(Records contained in a dataset)
────────────────
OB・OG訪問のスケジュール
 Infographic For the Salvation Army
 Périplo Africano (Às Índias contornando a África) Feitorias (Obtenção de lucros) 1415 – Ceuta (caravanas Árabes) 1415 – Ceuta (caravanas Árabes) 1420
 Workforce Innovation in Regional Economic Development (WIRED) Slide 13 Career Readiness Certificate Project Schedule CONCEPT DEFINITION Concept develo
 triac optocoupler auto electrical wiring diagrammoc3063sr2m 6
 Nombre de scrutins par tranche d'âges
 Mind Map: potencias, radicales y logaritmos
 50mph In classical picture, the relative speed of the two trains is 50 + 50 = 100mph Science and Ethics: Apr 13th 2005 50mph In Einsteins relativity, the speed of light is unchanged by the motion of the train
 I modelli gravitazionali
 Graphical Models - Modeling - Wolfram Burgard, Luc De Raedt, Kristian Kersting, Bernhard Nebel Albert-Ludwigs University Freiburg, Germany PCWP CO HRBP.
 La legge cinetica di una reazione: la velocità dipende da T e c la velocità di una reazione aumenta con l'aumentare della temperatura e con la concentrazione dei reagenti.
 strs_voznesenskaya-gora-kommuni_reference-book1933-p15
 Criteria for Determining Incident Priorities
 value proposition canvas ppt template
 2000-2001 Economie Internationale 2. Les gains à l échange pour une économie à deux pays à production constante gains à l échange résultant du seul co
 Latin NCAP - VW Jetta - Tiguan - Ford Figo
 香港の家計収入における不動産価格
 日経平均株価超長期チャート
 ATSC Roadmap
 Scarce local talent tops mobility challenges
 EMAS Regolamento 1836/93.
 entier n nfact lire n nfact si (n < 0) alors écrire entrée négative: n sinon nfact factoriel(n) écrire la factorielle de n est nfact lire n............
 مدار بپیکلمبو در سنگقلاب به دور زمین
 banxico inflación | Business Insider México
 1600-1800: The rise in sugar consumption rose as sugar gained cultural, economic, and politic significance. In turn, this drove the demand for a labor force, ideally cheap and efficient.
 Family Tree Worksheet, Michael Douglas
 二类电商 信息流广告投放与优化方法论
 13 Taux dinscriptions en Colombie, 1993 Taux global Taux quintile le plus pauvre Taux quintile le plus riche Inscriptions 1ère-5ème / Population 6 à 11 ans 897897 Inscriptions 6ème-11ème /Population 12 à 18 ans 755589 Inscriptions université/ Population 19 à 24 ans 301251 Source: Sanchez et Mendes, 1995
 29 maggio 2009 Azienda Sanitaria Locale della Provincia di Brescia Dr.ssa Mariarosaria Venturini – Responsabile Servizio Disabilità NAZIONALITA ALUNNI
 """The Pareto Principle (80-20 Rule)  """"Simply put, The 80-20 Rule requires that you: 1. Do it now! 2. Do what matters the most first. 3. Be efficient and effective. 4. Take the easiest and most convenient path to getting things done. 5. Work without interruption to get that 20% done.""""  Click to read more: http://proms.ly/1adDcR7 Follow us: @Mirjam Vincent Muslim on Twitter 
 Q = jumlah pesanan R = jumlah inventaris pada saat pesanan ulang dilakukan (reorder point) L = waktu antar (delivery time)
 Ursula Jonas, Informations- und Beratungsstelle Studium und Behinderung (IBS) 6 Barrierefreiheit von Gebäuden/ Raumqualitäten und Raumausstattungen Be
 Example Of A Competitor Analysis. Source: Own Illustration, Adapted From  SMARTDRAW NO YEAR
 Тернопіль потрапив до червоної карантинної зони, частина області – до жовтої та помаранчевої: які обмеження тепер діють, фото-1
────────────────
* _AIM OF THE EXERCISE_
Set down, exactly as they appear, the lines above from the first one to the line that holds "Périplo Africano (Às", both included, please, and no others.

* _RESPONSE FOR THIS EXERCISE_
OB・OG訪問のスケジュール
 Infographic For the Salvation Army
 Périplo Africano (Às Índias contornando a África) Feitorias (Obtenção de lucros) 1415 – Ceuta (caravanas Árabes) 1415 – Ceuta (caravanas Árabes) 1420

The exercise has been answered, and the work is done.